Extracted text
========================================

The ripple effect of Doby on Cleveland Indians baseball
When I first started paying attention to sports, we were living in a suburb of Akron that had two African American families out of a population of about three thousand. There was one black child in my class, Phillip Sales, but I didn’t know where his family lived or have any interaction with him unless we ended up at the same table at lunch. When we went shopping in downtown Akron my mother would steer me away from blacks if they approached, but she did that with hippies and anyone else who looked improper, so it never seemed like a big deal. Eventually, we started shopping at the mall where everyone looked like us.
So it turned out that my first encounters with African-Americans that had any emotional impact involved sports. Ironically, the first sporting event I ever watched featured O.J. Simpson losing the Rose Bowl and the national championship to Ohio State. Even in defeat, Simpson showed a level of gracefulness, speed, and power that was so far above anyone else on the field that I can still remember it now, nearly fifty years later.

========================================

Data
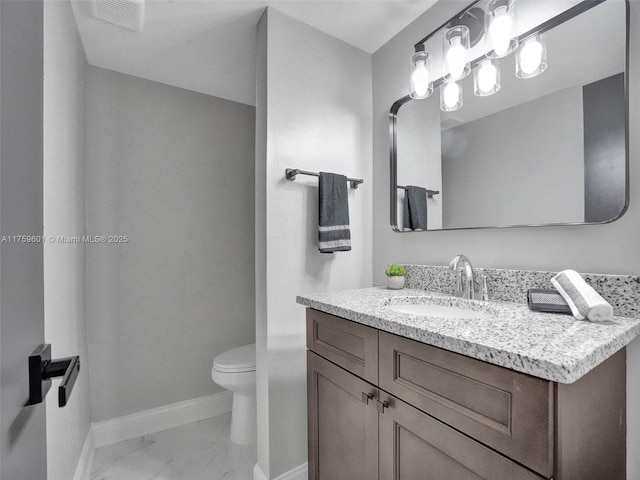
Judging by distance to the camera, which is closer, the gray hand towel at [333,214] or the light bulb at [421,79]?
the light bulb at [421,79]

========================================

Directions
a – Answer these from the Doby piece:
(i) About how many people lived in the Akron suburb where the writer's family lived?
(ii) What was the name of the one black child in the writer's class?
(iii) Who beat O.J. Simpson in the Rose Bowl the writer watched?
b – Reproduce the Doby piece word for word, from "So it turned" up to and including "fifty years later.".
This material comes from a different source than the text.

Solved tasks
a –
(i) About three thousand.
(ii) Phillip Sales.
(iii) Ohio State.

b –
So it turned out that my first encounters with African-Americans that had any emotional impact involved sports. Ironically, the first sporting event I ever watched featured O.J. Simpson losing the Rose Bowl and the national championship to Ohio State. Even in defeat, Simpson showed a level of gracefulness, speed, and power that was so far above anyone else on the field that I can still remember it now, nearly fifty years later.